┌─ TRECHO SELECIONADO
A intensa agenda do presidente Lula na Argentina não o impediu de reverenciar a luta daquelas mulheres que simbolizam a resiliência feminina e democrática na busca dos mortos, desaparecidos, sequestrados, pela ditadura do país irmão, e, sobretudo, por justiça.
Na Argentina os ditadores e seus agentes foram presos, processados, condenados.
Quase sexagenário o golpe de 64 no Brasil completa 59 anos da maior tragédia que começou no dia 1º de abril e durou 21 anos.
As elites militares, civis e religiosas, respaldadas e incentivadas pelos EUA, manipulando parcelas da classe média conservadora, usurparam pela força das armas o poder do governo Goulart, que fora legitimamente eleito pelo povo.
A ditadura parida desse golpe foi o infortúnio de milhares de brasileiros.
Crime continuado por 21 anos seguido de mais 5 de transição a uma nova estação democrática, a qual, como as anteriores, traz em seu ventre entulhos da ditadura que sucedeu.
A política de mentiras, de fraudes e de censura impediu que a sociedade conhecesse as verdades dos subterrâneos da ditadura: sequestros, aprisionamentos, torturas, estupros, cabeças cortadas, mortes, corpos incinerados, desaparecimentos, extermínios, daqueles que ousaram resistir, por direito universal e dever moral, à tirania.
A ditadura militar colocou meio milhão de brasileiros sob suspeição, mais de 150 mil investigados, 20 mil torturados, entre eles 95 crianças/adolescentes (inclusive a mãe de meus filhos encarcerada aos 16 anos), além dessas, 19 crianças foram sequestradas e adotadas ilegalmente por militares; 7.670 membros das Forças Armadas e bombeiros foram presos, muitos torturados e expulsos de suas corporações.
Cassaram 4.862 mandatos de parlamentares, 245 estudantes expulsos das Universidades pelo Decreto 477; Congresso Nacional foi fechado três vezes.
Estima-se que mais de 20 mil brasileiros, incluindo indígenas e camponeses, tenham sido exterminados.
└─
┌─ DADOS APRESENTADOS
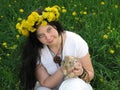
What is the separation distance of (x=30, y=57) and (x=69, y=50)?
└─
OBJETIVO DO EXERCÍCIO. De acordo com o trecho sobre o golpe de 64, quantas vezes o Congresso Nacional foi fechado? A listagem vem de uma fonte diferente da do trecho.

RESPOSTA ABAIXO. Três vezes.